The Croat's next serve landed in the net, but he gained momentary respite from the next two, both service winners: 30-30. Agassi crouched on the baseline, hoping for another chance. It came when Ivanisevic missed another first serve. Agassi murdered the second, springing from his toes to flash a forehand return across the court: 30-40, match point.

Another first serve went adrift. Ivanisevic struck the second firmly enough to advance in anticipation of killing Agassi's backhand return with a backhand volley. With so much at stake, the ball and the net seemed to merge before his eyes, and he steered one into the other.

It was Agassi's day - 6-7, 6-4, 6-4, 1-6, 6-4 - and he sank to his knees in the fashion of Bjorn Borg before falling flat on his face, in relief and remembrance, perhaps, of the recurring nightmare which would no longer haunt him.

Recounting the climax, Agassi said his reaction to Ivanisevic's double- faults was not "this is it'', but "this could be it''. As he said: "When you have been through what I have been through, you hesitate a little bit. I knew those double-faults could just as easy have been two aces, and I knew that it might just go to 30-30 with two more aces. I didn't hear the fat lady humming yet. And when I got to match point, I still wasn't hearing anything, because I knew he was maybe three serves away from holding serve.

"When his serve went into the net, my eyes lit up and I was really aware that it could all be done with one backhand return. When his volley went into the net I was just overwhelmed. All I was thinking was, 'It's over, It's over'.''

By the time he lifted his body from the grass, Ivanisevic had stepped over the net, and they hugged. "Any time you are in a match that goes to five sets, where both of you are doing everything you can just to stay in the match, there is a bond that develops out there that you cannot explain to anybody else except if you are an athlete and feel it out in the heat of battle,'' Agassi said.
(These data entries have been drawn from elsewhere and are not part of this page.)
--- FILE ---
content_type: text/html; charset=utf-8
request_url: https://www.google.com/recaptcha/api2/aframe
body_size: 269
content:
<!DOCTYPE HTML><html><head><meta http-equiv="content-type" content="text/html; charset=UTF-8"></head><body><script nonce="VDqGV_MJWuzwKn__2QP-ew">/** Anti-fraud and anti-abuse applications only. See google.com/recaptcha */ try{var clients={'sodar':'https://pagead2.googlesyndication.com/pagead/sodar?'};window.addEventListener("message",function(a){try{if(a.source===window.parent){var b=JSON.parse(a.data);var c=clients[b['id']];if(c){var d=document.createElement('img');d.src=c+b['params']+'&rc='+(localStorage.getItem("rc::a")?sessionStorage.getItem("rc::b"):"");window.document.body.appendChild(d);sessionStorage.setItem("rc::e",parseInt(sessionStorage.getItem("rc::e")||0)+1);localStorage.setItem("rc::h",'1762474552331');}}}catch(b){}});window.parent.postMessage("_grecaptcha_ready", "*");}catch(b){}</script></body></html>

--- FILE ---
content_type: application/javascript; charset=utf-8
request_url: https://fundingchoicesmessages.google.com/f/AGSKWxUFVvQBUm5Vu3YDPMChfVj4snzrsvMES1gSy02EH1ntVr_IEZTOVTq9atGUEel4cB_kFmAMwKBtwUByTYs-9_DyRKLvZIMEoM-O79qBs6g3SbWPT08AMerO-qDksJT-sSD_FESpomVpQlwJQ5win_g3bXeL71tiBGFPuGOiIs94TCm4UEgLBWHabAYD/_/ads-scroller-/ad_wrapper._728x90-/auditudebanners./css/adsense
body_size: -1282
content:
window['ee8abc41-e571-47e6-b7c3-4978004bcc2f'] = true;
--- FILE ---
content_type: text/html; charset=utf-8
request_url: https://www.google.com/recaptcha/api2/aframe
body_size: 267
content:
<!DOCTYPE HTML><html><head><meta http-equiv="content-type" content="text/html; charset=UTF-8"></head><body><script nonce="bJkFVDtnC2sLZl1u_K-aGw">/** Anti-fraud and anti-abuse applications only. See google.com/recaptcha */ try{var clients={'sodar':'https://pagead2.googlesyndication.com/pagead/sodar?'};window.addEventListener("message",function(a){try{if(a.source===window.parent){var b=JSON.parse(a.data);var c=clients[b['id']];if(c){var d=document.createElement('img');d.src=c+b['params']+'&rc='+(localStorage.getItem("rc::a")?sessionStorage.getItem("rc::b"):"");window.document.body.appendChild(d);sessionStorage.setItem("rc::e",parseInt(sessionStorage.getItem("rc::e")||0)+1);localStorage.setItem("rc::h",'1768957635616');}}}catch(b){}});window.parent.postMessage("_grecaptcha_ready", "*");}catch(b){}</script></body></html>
In the same way, he embraced Wimbledon. "I am really kind of sad, because the sport has offered me and my life so much and this tournament has offered me and my life so much. It is a shame that I didn't respect it a little earlier.''

The 22-year-old Agassi is the first American to win the title since his friend John McEnroe in 1984, and the first from anywhere to accomplish the feat from the baseline since Jimmy Connors defeated McEnroe in 1982.

Agassi, who overwhelmed McEnroe in the semi-finals on Saturday, is the best returner of serve since Connors. Comparison will also be made with Borg, who drove his way from the back-court to win five consecutive championships.

While Agassi's Donnay rackets are the graphite grandchildren of Borg's wooden armoury, his style is more flashy and his personality more bouncy than the Swede, whose pinstripes were apposite to his fully focused, businesslike approach. The American does, however, share Borg's penchant for dismantling the big servers.

Though the aces rained again yesterday, the 20-year-old Ivanisevic was unable to break Agassi's serve until the second game of the fourth set. By then they had been through a tie-break, which the Croat edged, 10-8, and two sets which were dominated by Agassi from the moment he broke Ivanisevic in the opening game of the second set.

It was only the eighth time in the entire tournament that Ivanisevic's service game had been penetrated. It was to happen twice more, the second time terminally, with those self-inflicted wounds.

Ken Rosewall, popularly regarded as the best player never to win the title, was watching from the Royal Box. The great Australian would have felt for both players, though particularly for Ivanisevic, who at least has the youth to build successfully on the experience of his first Grand Slam final.

Though Agassi had a tick on his cap, it did not remind him to doff it to the Duchess of Kent when he was presented with the trophy and the winners' cheque for pounds 265,000. The odd lapse of protocol will be overlooked on this occasion.